Projets d’arrêtés relatifs à la capture et au nombre maximum d’alouette des champs capturées au moyen de pantes dans les départements de la Gironde, des Landes, du Lot-et-Garonne et des Pyrénées-Atlantiques (Consultation expirée)
Consultation du 01/08/2025 au 22/08/2025 - 7919 contributions
Les deux projets d’arrêtés soumis à la consultation du public visent à encadrer la capture de l’alouette des champs (Alauda arvensis) à l’aide de filets horizontaux, appelés pantes, dans quatre départements du Sud-Ouest : la Gironde, les Landes, le Lot-et-Garonne et les Pyrénées-Atlantiques.
Le projet d’arrêté cadre définit avec précision les modalités de capture applicables. La période autorisée s’étend du 1er octobre au 20 novembre. Pendant cette période, la chasse à tir est interdite sur les sites concernés, afin d’éviter toute interférence avec la capture à l’aide de pantes. Le texte prévoit également un suivi individuel et rigoureux des opérations, garantissant la traçabilité des captures et le respect des règles établies.
Dans un souci de préservation de l’espèce, le projet d’arrêté plafond fixe, pour chacun des départements concernés, un nombre maximum de capture, conformes au critère de « petites quantités » tel qu’interprété par la Cour de justice de l’Union européenne – à savoir moins de 1 % de la mortalité naturelle annuelle. Ces plafonds tiennent compte des données scientifiques disponibles, notamment les tendances démographiques et migratoires de l’espèce, ainsi que des résultats des campagnes précédentes. Ils ont été établis à l’issue d’une concertation avec les acteurs locaux (fédérations de chasseurs, associations, services de l’État).
Le 16 juillet 2025, le Conseil national de la chasse et de la faune sauvage (CNCFS) a émis un avis favorable à 76 % sur ce projet d’arrêté.
Conformément à la réglementation environnementale, et en raison de son impact potentiel sur l’environnement, le texte est également soumis à la consultation publique, comme le prévoit l’article L.123-19-1 du code de l’environnement. Cette consultation du public est ouverte du 1er au 22 août 2025.
Pour la bonne prise en compte de votre avis veuillez faire apparaitre le mot « favorable » ou « défavorable » dans le titre de votre consultation.
Commentaires
La Cour de justice européenne a jugé la pratique de la chasse aux pantes non conforme à la Directive Oiseaux (arrêt du 17 mars 2021).

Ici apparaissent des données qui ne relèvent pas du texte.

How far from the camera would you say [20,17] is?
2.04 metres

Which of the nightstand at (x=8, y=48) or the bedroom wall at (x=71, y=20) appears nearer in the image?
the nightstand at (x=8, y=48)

Le Conseil d’Etat a, naturellement, suspendu de multiples autorisations ces dernières années car la sélectivité de la pratique n’était pas établie.
En réponse, des "expérimentations" (2023-2024) visant à établir la sélectivité de la chasse aux pantes ont été menées. Il convient de préciser qu’elles l’ont été par la Fédaration Départementale des Chasseurs des Pyrénées-Atlantiques et qu’elles n’ont fait l’objet d’aucune contre-expertise scientifique indépendante. Je note que le bilan 2023-2024 souffre de lacunes méthodologiques et de transparence qui empêchent d’en tirer la conclusion selon laquelle la sélectivité serait "évidente et incontestable". Le rapport ne publie pas le protocole complet et omet toute analyse statistique (intervalle de confiance, calcul de puissance).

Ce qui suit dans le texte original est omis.